● SET TASK:
Rewrite everything from the line containing "Time of clock at [166,60,224,133]: 10:48" down through the end of the records below, changing "clock" to "watch" and keeping all else the same. Leave the pictures out of your answer.

● DATA:
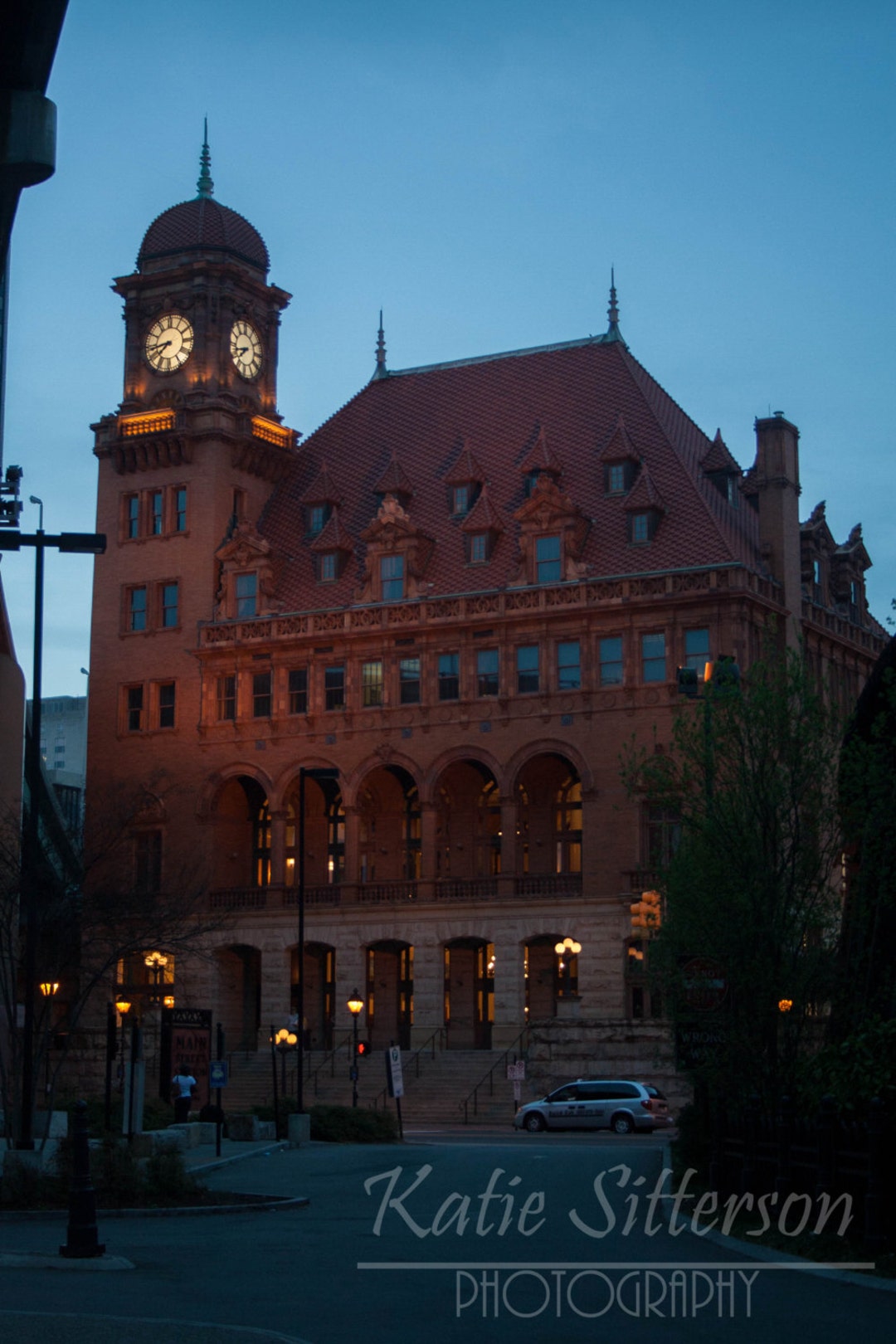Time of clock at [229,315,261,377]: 7:42
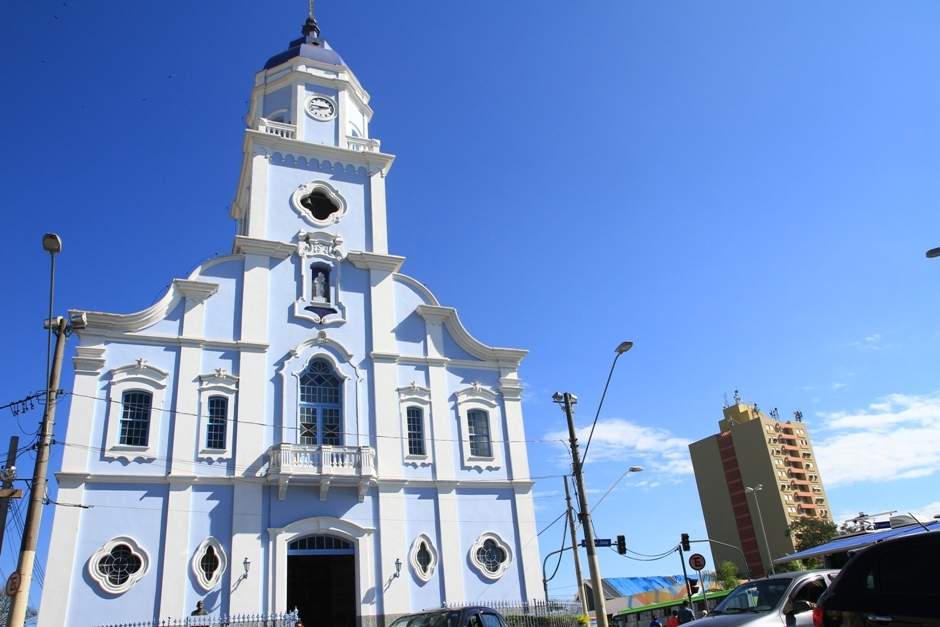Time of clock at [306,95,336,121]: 2:46
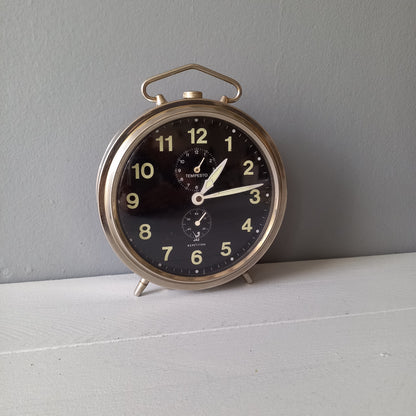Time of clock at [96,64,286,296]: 1:13
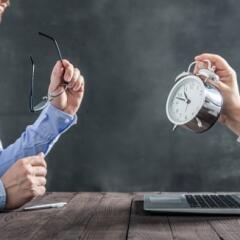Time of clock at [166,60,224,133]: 10:48
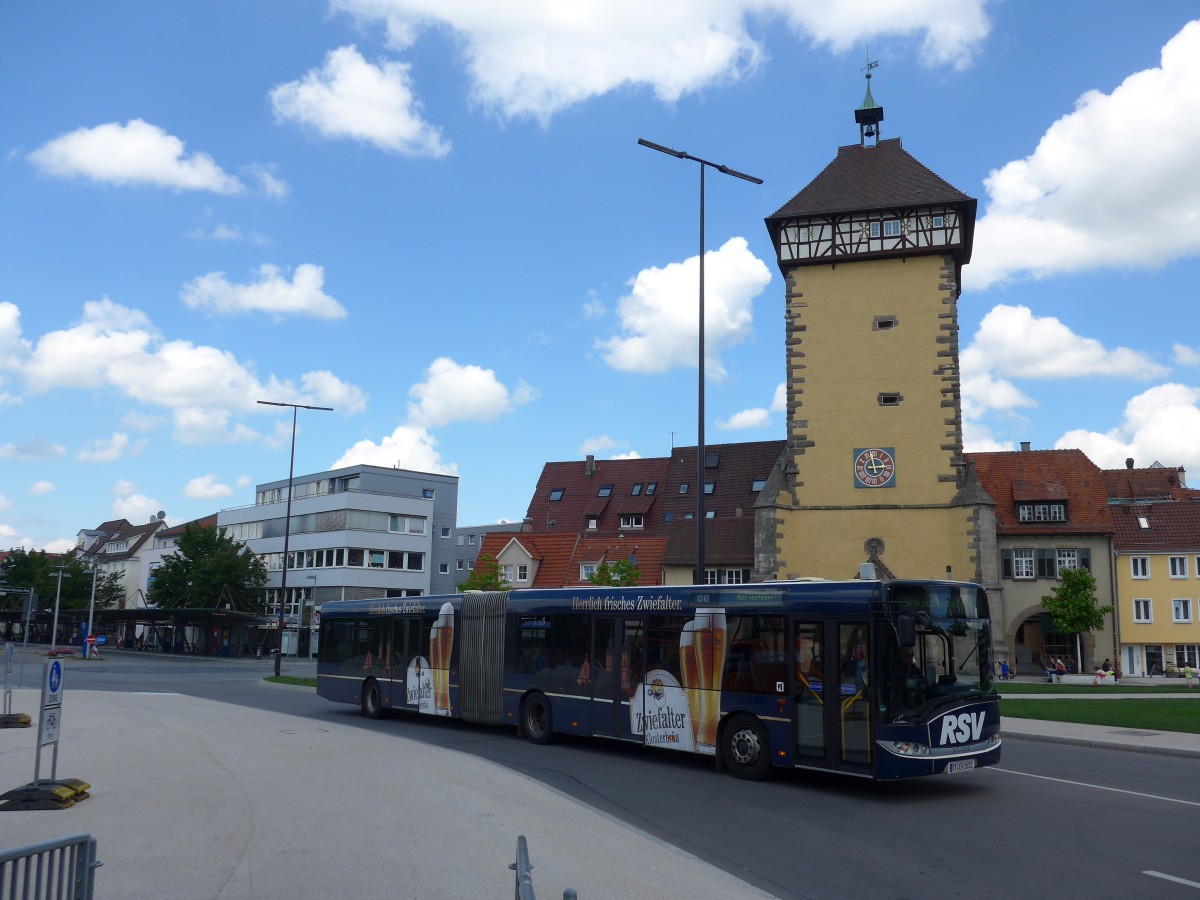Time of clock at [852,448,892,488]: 2:58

● OUTPUT FOR THIS TASK:
Time of watch at [166,60,224,133]: 10:48
Time of watch at [852,448,892,488]: 2:58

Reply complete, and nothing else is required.